Tenet also described Morell’s role in organizing the review of the “intelligence” that went into Powell’s speech, which let slip the dogs of war by presenting a thoroughly deceptive account of the Iraqi threat, what Powell later called a “blot” on his record.
Though the CIA embraced many of Powell’s misleading assertions, Tenet recounted one exchange in which Morell stood up to John Hannah, an aide to Vice President Dick Cheney, regarding Iraq’s alleged efforts to obtain yellowcake uranium from Niger.

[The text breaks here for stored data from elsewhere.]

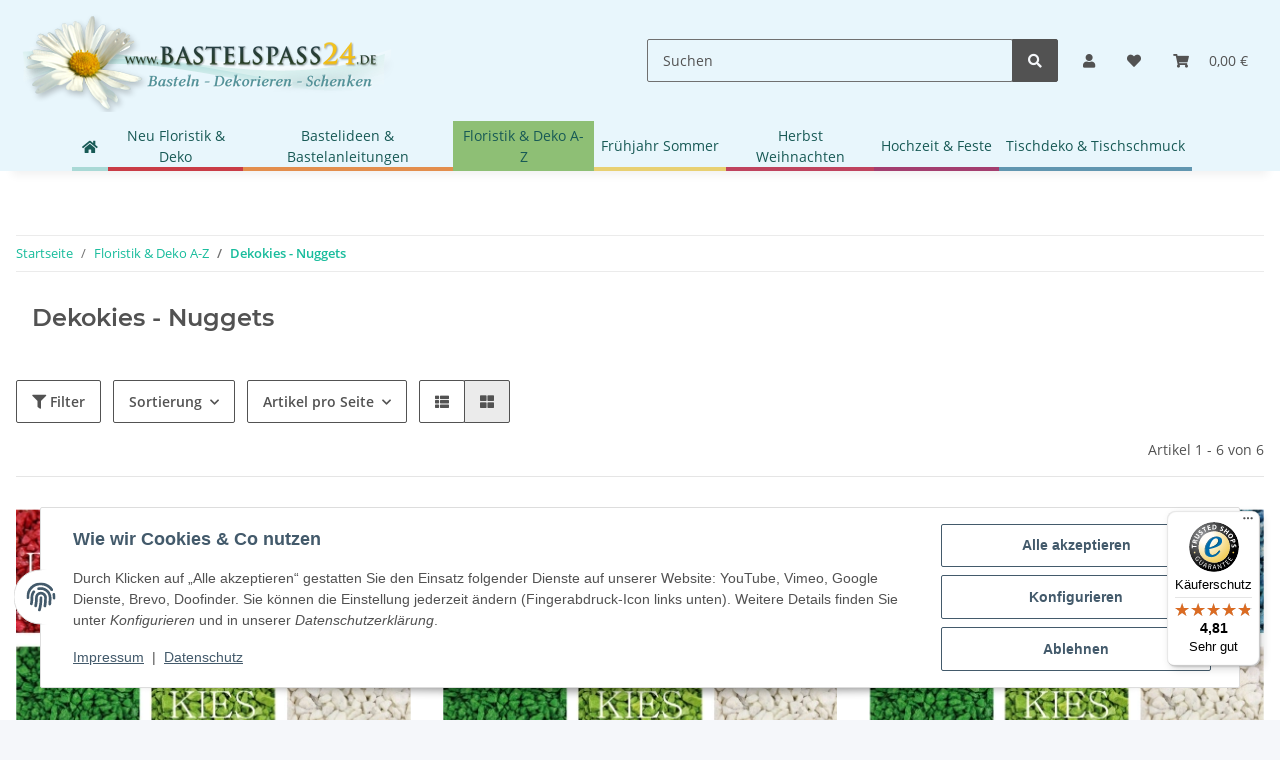

--- FILE ---
content_type: text/css
request_url: https://www.bastelspass24.de/plugins/jtl_header/frontend/css/jtl_header.css?v=1.1.0
body_size: 306
content:
.full-width-mega .main-search-wrapper .twitter-typeahead{width:95%}.full-width-mega .main-search-wrapper .twitter-typeahead+.input-group-append{width:5%}.full-width-mega .main-search-wrapper .form-clear{right:7%}@media(max-width: 991.98px){.full-width-mega .toggler-logo-wrapper{position:initial}}.full-width-mega#header-top-bar{float:initial;position:relative;z-index:1021;margin-right:initial}.full-width-mega #search{display:none}@media(min-width: 992px){.full-width-mega #search{display:block}}@media(max-width: 991.98px){.full-width-mega.sticky-top .main-search-wrapper{padding-right:0;padding-left:0;flex:0 0 auto;width:auto;max-width:100%}.full-width-mega.sticky-top .main-search-wrapper+.col,.full-width-mega.sticky-top .main-search-wrapper a{padding-left:0}.full-width-mega .secure-checkout-icon{flex:0 0 auto;width:auto;max-width:100%;margin-left:auto}}.full-width-mega .nav-icons-wrapper{padding-left:0}.full-width-mega .nav-logo-wrapper{padding-right:0}.full-width-mega .main-search-wrapper{padding:0}.full-width-mega.theme-blackline .main-search-wrapper.nav-right .btn-secondary{border-left:0}.full-width-mega.theme-blackline .main-search-wrapper.nav-right .btn-secondary .fa-search{color:initial;font-size:initial}@media(min-width: 992px){.full-width-mega .navbar-expand-lg .nav-multiple-row .navbar-nav{flex-wrap:wrap}.full-width-mega #mainNavigation.nav-multiple-row{height:auto;margin-right:0}.full-width-mega .nav-multiple-row .nav-scrollbar-inner{padding-bottom:0}.full-width-mega .nav-multiple-row .nav-scrollbar-arrow{display:none}}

“Hannah asked Mike Morell, who was coordinating the review of the speech for CIA, why the Niger uranium story wasn’t in the latest draft,” Tenet wrote. “‘Because we don’t believe it,’ Mike told him. ‘I thought you did,’ Hannah said. After much wrangling and precious time lost in explaining our doubts, Hannah understood why we believed it was inappropriate for Colin to use the Niger material in his speech.”
Despite that one pushback, the CIA analysts mostly bent to pressures coming from the White House for an alarmist treatment of allegations about the “weapons of mass destruction,” which turned out not to be in Iraq.
Of the CIA’s finished intelligence product, it was reportedly the PDB delivered by Morell that most exaggerated the danger.